**Objective:**
Express the entries from the line containing "How far from" up to and including the line containing "241 centimetres" as a two-column CSV with the headers entry_text and answer. Use one row per entry, and put each value in a single quoted field with its line breaks replaced by spaces.

**Data shown:**
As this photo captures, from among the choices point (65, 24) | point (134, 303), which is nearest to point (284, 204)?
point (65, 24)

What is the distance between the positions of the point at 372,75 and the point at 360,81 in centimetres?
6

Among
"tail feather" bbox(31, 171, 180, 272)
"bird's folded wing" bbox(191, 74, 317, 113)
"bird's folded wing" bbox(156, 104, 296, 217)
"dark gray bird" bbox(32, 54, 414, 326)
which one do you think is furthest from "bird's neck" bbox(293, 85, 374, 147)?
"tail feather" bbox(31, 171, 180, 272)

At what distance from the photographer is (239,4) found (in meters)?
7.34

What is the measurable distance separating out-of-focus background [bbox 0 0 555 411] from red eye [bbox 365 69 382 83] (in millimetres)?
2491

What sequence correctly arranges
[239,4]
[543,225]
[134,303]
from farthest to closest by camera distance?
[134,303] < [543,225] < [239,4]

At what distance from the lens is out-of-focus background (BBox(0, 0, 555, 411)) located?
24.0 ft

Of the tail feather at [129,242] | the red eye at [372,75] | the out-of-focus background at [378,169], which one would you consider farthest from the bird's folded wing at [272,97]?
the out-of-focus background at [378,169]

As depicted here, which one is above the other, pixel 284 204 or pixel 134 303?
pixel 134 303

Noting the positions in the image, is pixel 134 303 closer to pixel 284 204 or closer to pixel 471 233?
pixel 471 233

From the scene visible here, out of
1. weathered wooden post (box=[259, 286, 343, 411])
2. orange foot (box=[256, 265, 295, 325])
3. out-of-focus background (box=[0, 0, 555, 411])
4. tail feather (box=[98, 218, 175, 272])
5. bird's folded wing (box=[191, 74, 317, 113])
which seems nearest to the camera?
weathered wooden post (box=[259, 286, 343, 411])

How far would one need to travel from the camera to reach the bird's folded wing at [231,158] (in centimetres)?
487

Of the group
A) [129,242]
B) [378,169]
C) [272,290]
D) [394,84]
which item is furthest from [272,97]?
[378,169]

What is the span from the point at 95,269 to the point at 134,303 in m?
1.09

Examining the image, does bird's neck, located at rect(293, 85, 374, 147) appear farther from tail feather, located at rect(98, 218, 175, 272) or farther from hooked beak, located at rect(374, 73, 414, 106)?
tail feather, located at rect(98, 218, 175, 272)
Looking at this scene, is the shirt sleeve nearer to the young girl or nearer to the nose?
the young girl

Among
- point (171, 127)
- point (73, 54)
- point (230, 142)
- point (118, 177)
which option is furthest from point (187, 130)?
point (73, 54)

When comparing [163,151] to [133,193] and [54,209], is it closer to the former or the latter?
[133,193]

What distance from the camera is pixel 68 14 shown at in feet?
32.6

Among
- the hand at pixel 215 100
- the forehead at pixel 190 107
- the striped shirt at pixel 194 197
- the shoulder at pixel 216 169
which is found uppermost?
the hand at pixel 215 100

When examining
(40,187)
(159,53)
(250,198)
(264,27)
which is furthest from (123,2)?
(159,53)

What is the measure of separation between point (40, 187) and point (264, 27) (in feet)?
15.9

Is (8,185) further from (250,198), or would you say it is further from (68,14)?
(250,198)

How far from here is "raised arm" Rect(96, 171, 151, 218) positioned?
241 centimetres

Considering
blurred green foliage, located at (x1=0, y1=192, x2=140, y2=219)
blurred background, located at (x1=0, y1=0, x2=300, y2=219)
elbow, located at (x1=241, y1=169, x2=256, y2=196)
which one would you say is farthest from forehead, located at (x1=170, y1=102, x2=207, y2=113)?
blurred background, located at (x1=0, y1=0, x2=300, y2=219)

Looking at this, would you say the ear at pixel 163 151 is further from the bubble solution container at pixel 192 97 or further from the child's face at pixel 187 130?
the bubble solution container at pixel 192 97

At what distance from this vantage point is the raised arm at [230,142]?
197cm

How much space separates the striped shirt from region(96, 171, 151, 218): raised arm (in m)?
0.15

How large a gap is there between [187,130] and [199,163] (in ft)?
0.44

**Result of the exercise:**
entry_text,answer
"How far from here is ""raised arm"" Rect(96, 171, 151, 218) positioned?","241 centimetres"